CFM Format
CFM (Context-Fabric Memory-mapped) is a compiled binary format optimized for fast loading and multi-process access. When you first load a TF corpus, Context-Fabric automatically compiles it to CFM for subsequent use.
Why Compile?
TF files are human-readable but require parsing on every load. CFM provides:
- Instant loading: Memory-mapped NumPy arrays require no parsing
- Multi-process sharing: Multiple processes access the same memory
- Efficient storage: Sparse formats and integer indexing reduce size
- Computed indices: Pre-built ordering and hierarchy for fast navigation
Directory Structure
The compiled format lives in a .cfm subdirectory:
corpus/
├── otype.tf
├── oslots.tf
├── word.tf
├── ...
└── .cfm/
└── 1/ # Format version
├── meta.json # Corpus metadata
├── warp/ # Core structural features
│ ├── otype.npy
│ ├── otype_types.json
│ ├── oslots_indptr.npy
│ └── oslots_data.npy
├── features/ # Node features
│ ├── word_strings.npy
│ ├── word_idx.npy
│ ├── word_meta.json
│ └── ...
├── edges/ # Edge features
│ ├── parent_indptr.npy
│ ├── parent_data.npy
│ ├── parent_meta.json
│ └── ...
└── computed/ # Pre-computed indices
├── levels.json
├── order.npy
├── rank.npy
└── ...
Corpus Metadata
The meta.json file contains corpus-level information:
{
"cfm_version": "1",
"source": "bhsa",
"max_slot": 426584,
"max_node": 1446801,
"slot_type": "word",
"node_types": ["word", "phrase", "clause", "sentence", ...],
"features": {
"node": ["word", "pos", "lemma", ...],
"edge": ["parent", "mother", ...]
},
"created": "2026-01-08T14:31:07.736728+00:00"
}
Node Feature Storage
Integer Features
Integer node features are stored as dense NumPy arrays:
- File:
features/{name}.npy - Type:
int32 - Size: One element per node
- Missing values: Sentinel value
-1
# Access pattern
value = array[node - 1] # 1-indexed nodes → 0-indexed array
if value != -1:
# Node has a value
String Features
String features use a string pool pattern—unique values stored once, referenced by index:
{name}_strings.npy: Array of unique string values{name}_idx.npy:uint32indices into the string array
# Access pattern
idx = idx_array[node - 1]
if idx != 0xFFFFFFFF: # Not missing
value = strings_array[idx]
This is memory-efficient when many nodes share the same value (common for categorical features like part-of-speech).
Edge Feature Storage
Edge features use CSR (Compressed Sparse Row) format, efficient for sparse graph data:
Edges Without Values
{name}_indptr.npy: Index pointers (uint32){name}_data.npy: Target node IDs (uint32)

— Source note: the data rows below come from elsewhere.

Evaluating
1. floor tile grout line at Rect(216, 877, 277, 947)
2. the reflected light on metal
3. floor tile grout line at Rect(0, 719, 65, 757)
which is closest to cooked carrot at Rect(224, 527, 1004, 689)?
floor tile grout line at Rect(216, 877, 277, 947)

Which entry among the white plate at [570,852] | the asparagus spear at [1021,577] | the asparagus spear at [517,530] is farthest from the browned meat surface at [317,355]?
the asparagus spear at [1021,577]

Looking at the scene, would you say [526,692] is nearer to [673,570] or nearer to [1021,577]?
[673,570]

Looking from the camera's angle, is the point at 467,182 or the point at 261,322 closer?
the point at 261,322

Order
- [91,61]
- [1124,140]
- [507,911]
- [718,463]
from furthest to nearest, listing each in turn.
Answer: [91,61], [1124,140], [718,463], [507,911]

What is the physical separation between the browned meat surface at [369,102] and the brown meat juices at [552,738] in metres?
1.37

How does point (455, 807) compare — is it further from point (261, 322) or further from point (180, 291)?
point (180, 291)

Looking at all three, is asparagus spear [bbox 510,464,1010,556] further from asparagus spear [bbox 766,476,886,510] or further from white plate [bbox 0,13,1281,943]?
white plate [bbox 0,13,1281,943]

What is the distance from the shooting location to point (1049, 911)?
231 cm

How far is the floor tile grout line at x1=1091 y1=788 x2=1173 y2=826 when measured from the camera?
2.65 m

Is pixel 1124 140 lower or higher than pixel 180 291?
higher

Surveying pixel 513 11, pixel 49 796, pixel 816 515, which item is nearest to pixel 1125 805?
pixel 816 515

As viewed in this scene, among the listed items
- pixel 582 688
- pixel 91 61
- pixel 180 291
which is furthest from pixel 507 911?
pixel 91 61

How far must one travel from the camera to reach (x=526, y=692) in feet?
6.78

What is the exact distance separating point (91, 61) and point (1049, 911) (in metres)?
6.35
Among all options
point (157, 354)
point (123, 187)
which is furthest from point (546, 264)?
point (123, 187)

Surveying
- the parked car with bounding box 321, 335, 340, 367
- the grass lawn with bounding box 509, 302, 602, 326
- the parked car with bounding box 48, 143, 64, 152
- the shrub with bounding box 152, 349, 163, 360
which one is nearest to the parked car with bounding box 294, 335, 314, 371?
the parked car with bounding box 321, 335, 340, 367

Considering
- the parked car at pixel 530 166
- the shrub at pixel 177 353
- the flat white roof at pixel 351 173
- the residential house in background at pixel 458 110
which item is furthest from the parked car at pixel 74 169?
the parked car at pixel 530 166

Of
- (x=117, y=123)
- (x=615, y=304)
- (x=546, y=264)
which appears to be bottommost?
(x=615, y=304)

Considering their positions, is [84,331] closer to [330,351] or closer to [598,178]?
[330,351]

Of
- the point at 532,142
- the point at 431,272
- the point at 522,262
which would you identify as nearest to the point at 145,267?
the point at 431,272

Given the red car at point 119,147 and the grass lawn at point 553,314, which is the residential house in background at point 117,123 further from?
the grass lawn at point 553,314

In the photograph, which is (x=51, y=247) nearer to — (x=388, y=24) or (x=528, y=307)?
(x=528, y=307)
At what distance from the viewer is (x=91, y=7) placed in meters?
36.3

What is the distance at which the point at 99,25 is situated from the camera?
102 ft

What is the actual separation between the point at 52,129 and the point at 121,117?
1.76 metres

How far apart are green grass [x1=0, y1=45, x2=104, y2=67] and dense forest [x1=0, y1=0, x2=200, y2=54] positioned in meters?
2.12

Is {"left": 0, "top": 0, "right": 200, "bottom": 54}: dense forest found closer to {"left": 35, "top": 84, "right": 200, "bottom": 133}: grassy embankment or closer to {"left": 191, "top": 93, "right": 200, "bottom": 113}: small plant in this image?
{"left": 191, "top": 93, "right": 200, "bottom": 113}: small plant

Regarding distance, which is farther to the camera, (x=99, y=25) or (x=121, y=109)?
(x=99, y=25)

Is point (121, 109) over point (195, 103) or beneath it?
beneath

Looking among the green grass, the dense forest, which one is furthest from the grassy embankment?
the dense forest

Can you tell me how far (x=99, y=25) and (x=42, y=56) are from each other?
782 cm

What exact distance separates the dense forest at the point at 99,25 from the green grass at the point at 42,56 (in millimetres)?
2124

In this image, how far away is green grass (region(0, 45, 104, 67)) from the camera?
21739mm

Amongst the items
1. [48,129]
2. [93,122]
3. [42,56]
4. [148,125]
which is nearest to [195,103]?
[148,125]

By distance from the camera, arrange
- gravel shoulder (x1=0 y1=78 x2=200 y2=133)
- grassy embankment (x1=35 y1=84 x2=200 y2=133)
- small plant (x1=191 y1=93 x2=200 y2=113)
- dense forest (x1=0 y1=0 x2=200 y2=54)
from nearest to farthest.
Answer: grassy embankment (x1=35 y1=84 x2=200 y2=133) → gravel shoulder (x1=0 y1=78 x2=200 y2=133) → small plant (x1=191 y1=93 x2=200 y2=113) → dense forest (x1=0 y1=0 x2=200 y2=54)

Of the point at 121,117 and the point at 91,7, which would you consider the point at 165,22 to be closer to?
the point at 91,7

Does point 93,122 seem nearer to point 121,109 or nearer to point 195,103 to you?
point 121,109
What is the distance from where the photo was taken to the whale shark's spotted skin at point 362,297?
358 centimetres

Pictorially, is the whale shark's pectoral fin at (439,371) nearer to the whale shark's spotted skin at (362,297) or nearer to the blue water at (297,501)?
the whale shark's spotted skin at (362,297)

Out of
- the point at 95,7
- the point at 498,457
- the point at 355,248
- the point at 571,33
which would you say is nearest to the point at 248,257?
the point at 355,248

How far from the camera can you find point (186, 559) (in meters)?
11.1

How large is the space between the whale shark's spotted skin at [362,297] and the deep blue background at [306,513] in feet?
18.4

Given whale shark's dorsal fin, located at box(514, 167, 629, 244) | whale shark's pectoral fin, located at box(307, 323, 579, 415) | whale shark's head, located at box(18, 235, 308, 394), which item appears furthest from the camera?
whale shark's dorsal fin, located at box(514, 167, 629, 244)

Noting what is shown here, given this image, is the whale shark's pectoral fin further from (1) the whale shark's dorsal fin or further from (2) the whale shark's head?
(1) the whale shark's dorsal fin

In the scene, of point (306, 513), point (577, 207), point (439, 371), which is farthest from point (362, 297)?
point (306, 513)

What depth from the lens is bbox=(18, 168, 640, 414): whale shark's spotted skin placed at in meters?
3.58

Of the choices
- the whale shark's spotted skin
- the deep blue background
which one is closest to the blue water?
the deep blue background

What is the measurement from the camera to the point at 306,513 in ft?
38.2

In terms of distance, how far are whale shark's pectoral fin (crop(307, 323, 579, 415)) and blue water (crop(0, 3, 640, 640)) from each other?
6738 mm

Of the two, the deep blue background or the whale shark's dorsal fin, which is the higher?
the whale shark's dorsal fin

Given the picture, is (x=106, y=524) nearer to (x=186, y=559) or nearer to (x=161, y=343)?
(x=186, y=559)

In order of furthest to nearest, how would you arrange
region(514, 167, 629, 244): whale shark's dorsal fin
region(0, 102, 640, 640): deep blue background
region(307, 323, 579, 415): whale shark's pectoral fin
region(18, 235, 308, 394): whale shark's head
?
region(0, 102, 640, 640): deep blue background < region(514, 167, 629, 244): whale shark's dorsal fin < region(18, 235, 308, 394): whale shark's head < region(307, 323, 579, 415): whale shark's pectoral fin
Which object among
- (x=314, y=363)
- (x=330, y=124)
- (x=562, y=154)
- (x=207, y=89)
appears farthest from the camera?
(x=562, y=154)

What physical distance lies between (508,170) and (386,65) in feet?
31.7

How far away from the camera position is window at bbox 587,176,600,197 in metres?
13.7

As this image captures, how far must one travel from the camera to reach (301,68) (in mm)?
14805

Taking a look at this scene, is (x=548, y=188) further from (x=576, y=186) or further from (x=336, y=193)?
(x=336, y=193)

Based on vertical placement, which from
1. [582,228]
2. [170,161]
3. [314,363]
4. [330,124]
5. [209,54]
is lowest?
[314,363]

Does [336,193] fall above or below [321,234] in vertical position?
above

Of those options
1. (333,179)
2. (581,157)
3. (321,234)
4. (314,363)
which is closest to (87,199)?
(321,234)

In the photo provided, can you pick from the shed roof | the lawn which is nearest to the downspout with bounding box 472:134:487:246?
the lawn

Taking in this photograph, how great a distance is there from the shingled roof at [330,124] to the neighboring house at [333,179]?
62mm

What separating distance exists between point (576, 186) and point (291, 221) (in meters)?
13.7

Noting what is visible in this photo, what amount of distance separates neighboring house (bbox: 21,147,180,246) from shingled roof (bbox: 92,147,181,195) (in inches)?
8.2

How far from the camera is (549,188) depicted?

# Get all targets from source node n
start = indptr[n]
end = indptr[n + 1]
targets = data[start:end]
Edges With Values
Additional files for valued edges:
{name}_indices.npy: Target node IDs{name}_values.npy: Values parallel to indices{name}_values_lookup.json: String value lookup (if string-valued)
Integer edge values use sentinel -2147483648 for missing values.
Inverse Edges
Inverse edge mappings (target → sources) are stored with _inv_ prefix:
{name}_inv_indptr.npy{name}_inv_data.npy
Computed Indices
Pre-computed structural data for fast navigation:
levels.json
Node type hierarchy with statistics:
[
{"type": "sentence", "avgSlots": 17.2, "minNode": 1200001, "maxNode": 1250000},
{"type": "clause", "avgSlots": 8.5, "minNode": 800001, "maxNode": 1200000},
{"type": "phrase", "avgSlots": 2.3, "minNode": 500001, "maxNode": 800000}
]
order.npy / rank.npy
Canonical node ordering for consistent traversal:
- order: Nodes in depth-first order
- rank: Position of each node in the order
These are inverses: order[rank[n]] == n
levUp / levDown
CSR arrays for hierarchy navigation:
- levUp: Embedder nodes (containers)
- levDown: Embedded nodes (contents)
boundary_first / boundary_last
CSR arrays mapping nodes to their slot boundaries for fast text extraction.
Memory Mapping
All .npy files are memory-mapped with read-only access:
array = np.load(path, mmap_mode='r')
Benefits:
- Zero-copy loading: No data copied until accessed
- Shared memory: Multiple processes share the same physical memory
- Lazy loading: Only accessed pages are read from disk
The one exception: string pool arrays (_strings.npy) are loaded directly because Python object arrays cannot be memory-mapped.
Automatic Compilation
Context-Fabric handles compilation transparently:
import cfabric
# First load: compiles TF → CFM (may take a few seconds for large corpora)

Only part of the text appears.